[Texto citado]
%%
«La esperanza es una alegría inconstante», postulaba Spinoza, que la asociaba al miedo y a la incertidumbre. El deseo es carencia, revelaba ya Platón, y Comte-Sponville concluye: «Mientras deseemos lo que nos falta, está descartado que seamos felices». No en vano, esperanza es esperar, o sea, no acabar de tener, y, como dice Pascal: «De esta manera no vivimos nunca, pero esperamos vivir; y, estando siempre esperando ser felices, es inevitable que no lo seamos nunca». Pero, ¿qué sucede cuando se cumple el deseo? Entonces sobreviene el hastío o la decepción, y hay que concebir nuevos deseos, de modo que «siempre estamos separados de la felicidad por la misma esperanza que la persigue».
Parece sabio, por tanto, empeñarse en superar la esperanza, y sustituirla por la comprensión: el que sabe no espera, sino que asienta firmemente sus pies en la realidad tal como se le presenta, gravita en ella y se ciñe a ella: a su dolor y a su gozo. No enfoca su telescopio hacia nebulosas lejanas y dudosas, a meras hipótesis o fantasmas, sino al sol claro e hiriente de las cosas próximas. No espera, porque esperar es posponer en el tiempo indefinidamente, y quizá en vano. Porque, en fin, como concluye Comte-Sponville, esperar es desear sin gozar, sin saber y sin poder.
La esperanza delega el sentido en lo imaginario, pospone el gozo, consagra el miedo, confirma la impotencia. Y lo hace abocándonos a una doble frustración: primero, porque desvaloriza lo que tenemos para enfatizar lo que nos falta; y luego, porque a menudo incumple sus promesas, dejándonos ateridos de frío, con el ramo de flores en la mano, frente a la puerta que no nos abrieron y no nos abrirán. No es extraño que Chamfort reproche con amargura: «La esperanza no es más que un charlatán que nos engaña sin cesar; y, en mi caso, la felicidad solo empezó cuando la había perdido».
Una aliada, pues, muy poco recomendable. El Mahabharata ya la repudia, haciéndonos llegar su consejo desde el vértigo del tiempo: «Solo es feliz el que ha perdido toda esperanza, pues la esperanza es la mayor tortura y la desesperación la mayor felicidad». No hay muchas más vueltas que dar: vale la pena procurar trascenderla, vivir sin esperanza, desesperar, como dice Comte-Sponville: el que se ha liberado de ella «ha dejado de desear otra cosa que no sea lo que sabe, lo que puede, o aquello con lo que goza. Ya no desea nada más que lo real, de lo que forma parte, y ese deseo, siempre satisfecho —puesto que lo real, por definición, no falta nunca: lo real nunca escasea—, es una alegría plena».
Si el camino está tan claro, si se trata de ir más allá de la esperanza, ¿de dónde, entonces, procede su fuerza? ¿Cómo es posible que venza tan a menudo a la razón? ¿Por qué tantos se refugian en ella, y la han abrazado desde el origen de los tiempos? ¿Es simplemente un error enquistado en la naturaleza humana, una de esas distorsiones que arrastramos por mera ignorancia, como consideraba Buda? ¿O hay algo más? ¿No será que cumple algún papel en la sutil economía de la existencia? ¿No estará respondiendo a alguna necesidad inminente, ineludible? La esperanza es lo que quedó en la caja de Pandora cuando ya todos los males habían escapado de ella. ¿Un regalo envenenado de los dioses, para asegurar nuestra desdicha, o un recurso al que aferrarse cuando arrecia todo lo demás?
%%
[Problema planteado] ¿A quién atribuye el texto sobre la esperanza la afirmación «La esperanza es una alegría inconstante»?

(Registros de razonamiento sobre escenas)
%%
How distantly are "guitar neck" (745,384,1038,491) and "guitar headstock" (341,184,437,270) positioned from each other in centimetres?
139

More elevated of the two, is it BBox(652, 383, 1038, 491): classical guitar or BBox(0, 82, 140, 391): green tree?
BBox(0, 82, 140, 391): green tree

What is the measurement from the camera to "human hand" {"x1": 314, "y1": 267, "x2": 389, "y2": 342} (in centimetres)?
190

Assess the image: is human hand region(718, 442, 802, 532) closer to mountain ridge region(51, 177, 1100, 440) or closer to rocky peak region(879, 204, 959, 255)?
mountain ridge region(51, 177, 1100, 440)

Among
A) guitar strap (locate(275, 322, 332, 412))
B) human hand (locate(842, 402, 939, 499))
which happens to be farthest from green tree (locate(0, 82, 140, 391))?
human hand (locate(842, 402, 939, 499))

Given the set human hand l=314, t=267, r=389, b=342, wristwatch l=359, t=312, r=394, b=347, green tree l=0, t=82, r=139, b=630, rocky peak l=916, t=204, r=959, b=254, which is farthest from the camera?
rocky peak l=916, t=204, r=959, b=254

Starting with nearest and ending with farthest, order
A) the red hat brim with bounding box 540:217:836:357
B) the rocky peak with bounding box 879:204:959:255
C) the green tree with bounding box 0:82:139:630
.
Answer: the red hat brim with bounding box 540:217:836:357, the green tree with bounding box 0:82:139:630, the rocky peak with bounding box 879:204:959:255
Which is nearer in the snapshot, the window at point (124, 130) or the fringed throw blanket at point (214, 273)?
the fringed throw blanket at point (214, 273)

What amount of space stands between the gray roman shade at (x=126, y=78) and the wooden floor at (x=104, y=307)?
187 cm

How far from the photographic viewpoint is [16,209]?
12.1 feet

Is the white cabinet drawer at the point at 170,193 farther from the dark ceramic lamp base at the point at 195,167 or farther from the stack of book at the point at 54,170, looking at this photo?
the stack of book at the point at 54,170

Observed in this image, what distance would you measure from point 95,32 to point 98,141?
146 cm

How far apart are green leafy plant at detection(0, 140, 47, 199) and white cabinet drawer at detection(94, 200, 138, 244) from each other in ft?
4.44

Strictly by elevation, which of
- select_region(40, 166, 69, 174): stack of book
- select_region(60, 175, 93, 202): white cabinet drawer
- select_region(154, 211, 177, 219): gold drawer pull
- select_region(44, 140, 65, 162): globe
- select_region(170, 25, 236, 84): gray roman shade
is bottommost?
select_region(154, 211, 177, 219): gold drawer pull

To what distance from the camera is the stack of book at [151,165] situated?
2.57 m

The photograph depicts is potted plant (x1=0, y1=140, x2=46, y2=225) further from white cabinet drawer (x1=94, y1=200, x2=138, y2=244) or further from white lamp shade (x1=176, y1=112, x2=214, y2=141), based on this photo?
%%
[Tarea resuelta] A Spinoza.